> **Short problem 1**
Reproduce, from the passage on women's workplace stories below, the words from "The stories were" up to and including "Senator Rachel Siewert.", without any changes.

— start of Supplied text —

The stories were taken from a booklet prepared by Asian Women at Work called ‘Cries from the Workplace: 20 women, 20 stories'. The women outline what they want from fair workplace laws, including broad minimum legal protection, unfair dismissal laws, stronger anti-bullying laws and removal of restrictions in unions' rights of entry.

"We haven't seen the Government's Forward with Fairness legislation yet but on the basis of the implementation plan and the Minister's public comments so far we believe that Forward with Fairness will not be meeting the needs of many Australian workers," said Australian Greens spokesperson on industrial relations Senator Rachel Siewert.

"Women are more likely to be in award-reliant, low paid, part-time or casual jobs, and as such are reliant on Government protections to ensure fair working conditions. I have heard stories of women workers being made to meet union representatives in the toilet area, of women being held to ransom by employers refusing to negotiate with the union for a collective agreement, and of women threatened with dismissal for insisting on their rights."

— end of Supplied text —
— start of Records shown —

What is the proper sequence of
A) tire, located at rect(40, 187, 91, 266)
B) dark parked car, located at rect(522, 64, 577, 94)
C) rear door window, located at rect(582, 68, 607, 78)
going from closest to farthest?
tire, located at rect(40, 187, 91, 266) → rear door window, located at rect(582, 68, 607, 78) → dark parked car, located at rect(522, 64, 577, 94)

— end of Records shown —

> **Short problem 2**
Transcribe every line of the records above word for word, with nothing changed.

> **Task response 1**
The stories were taken from a booklet prepared by Asian Women at Work called ‘Cries from the Workplace: 20 women, 20 stories'. The women outline what they want from fair workplace laws, including broad minimum legal protection, unfair dismissal laws, stronger anti-bullying laws and removal of restrictions in unions' rights of entry.

"We haven't seen the Government's Forward with Fairness legislation yet but on the basis of the implementation plan and the Minister's public comments so far we believe that Forward with Fairness will not be meeting the needs of many Australian workers," said Australian Greens spokesperson on industrial relations Senator Rachel Siewert.

> **Task response 2**
What is the proper sequence of
A) tire, located at rect(40, 187, 91, 266)
B) dark parked car, located at rect(522, 64, 577, 94)
C) rear door window, located at rect(582, 68, 607, 78)
going from closest to farthest?
tire, located at rect(40, 187, 91, 266) → rear door window, located at rect(582, 68, 607, 78) → dark parked car, located at rect(522, 64, 577, 94)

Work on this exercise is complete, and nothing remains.